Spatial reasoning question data
---*---

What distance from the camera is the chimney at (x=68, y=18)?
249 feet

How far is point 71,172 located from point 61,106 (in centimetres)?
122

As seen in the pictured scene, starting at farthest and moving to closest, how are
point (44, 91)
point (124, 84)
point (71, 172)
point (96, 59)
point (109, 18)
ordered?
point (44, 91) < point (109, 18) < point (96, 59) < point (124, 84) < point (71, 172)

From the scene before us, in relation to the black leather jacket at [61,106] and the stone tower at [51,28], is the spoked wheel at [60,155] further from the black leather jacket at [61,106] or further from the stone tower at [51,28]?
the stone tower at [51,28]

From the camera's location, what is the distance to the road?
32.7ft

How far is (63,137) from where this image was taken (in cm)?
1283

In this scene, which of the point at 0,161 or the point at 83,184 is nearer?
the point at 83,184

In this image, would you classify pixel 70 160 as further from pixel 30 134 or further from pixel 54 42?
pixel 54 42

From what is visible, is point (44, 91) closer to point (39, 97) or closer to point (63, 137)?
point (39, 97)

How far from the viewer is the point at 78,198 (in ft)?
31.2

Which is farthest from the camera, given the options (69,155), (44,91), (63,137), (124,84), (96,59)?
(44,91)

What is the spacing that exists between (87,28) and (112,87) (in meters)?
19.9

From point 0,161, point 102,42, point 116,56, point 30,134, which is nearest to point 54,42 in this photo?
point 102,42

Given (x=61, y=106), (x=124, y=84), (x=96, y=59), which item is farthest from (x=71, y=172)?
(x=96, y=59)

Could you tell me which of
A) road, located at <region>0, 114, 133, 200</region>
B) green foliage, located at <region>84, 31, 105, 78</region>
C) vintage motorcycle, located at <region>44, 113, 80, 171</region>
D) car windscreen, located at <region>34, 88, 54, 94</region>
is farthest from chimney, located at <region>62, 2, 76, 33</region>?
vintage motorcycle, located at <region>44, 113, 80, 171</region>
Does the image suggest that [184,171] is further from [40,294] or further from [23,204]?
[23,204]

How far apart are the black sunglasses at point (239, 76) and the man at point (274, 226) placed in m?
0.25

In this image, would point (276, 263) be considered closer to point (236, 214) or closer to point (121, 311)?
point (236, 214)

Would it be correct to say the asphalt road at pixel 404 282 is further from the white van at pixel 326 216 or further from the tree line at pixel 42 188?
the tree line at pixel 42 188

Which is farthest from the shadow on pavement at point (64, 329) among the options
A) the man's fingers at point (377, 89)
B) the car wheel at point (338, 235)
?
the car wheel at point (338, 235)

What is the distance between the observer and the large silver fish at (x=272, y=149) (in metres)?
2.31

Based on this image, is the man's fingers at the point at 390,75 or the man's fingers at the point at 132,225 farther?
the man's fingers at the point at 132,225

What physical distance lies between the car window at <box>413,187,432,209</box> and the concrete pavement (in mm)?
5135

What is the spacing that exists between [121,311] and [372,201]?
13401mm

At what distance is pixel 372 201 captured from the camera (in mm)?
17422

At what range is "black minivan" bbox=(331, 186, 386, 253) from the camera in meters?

---*---

→ **Objective**
Find the line that contains "What is the spacing that exists between (87,28)" in the listing above. Retype it and every line after it up to the last, exactly, and nothing else.

→ **Completed exercise**
What is the spacing that exists between (87,28) and (112,87) (in meters)?
19.9

From point 0,161, point 102,42, point 116,56, point 30,134, which is nearest to point 54,42 in this photo?
point 102,42

Given (x=61, y=106), (x=124, y=84), (x=96, y=59), which item is farthest from (x=71, y=172)?
(x=96, y=59)

Could you tell me which of
A) road, located at <region>0, 114, 133, 200</region>
B) green foliage, located at <region>84, 31, 105, 78</region>
C) vintage motorcycle, located at <region>44, 113, 80, 171</region>
D) car windscreen, located at <region>34, 88, 54, 94</region>
is farthest from chimney, located at <region>62, 2, 76, 33</region>?
vintage motorcycle, located at <region>44, 113, 80, 171</region>
Does the image suggest that [184,171] is further from [40,294] or further from [23,204]?
[23,204]

How far apart are the black sunglasses at point (239, 76) and the man at point (274, 226) placed in m?
0.25

In this image, would point (276, 263) be considered closer to point (236, 214) or closer to point (121, 311)?
point (236, 214)

Would it be correct to say the asphalt road at pixel 404 282 is further from the white van at pixel 326 216 or further from the tree line at pixel 42 188?
the tree line at pixel 42 188

Which is farthest from the shadow on pavement at point (64, 329) among the options
A) the man's fingers at point (377, 89)
B) the car wheel at point (338, 235)
?
the car wheel at point (338, 235)

What is the distance between the observer and the large silver fish at (x=272, y=149) (in metres)?
2.31

Based on this image, is the man's fingers at the point at 390,75 or the man's fingers at the point at 132,225 farther?
the man's fingers at the point at 132,225

What physical distance lies between the car window at <box>413,187,432,209</box> and the concrete pavement (in mm)?
5135

What is the spacing that exists between [121,311] and [372,201]?
13401mm

At what distance is pixel 372 201 captured from the camera (in mm)?
17422

At what range is "black minivan" bbox=(331, 186, 386, 253) from the camera in meters?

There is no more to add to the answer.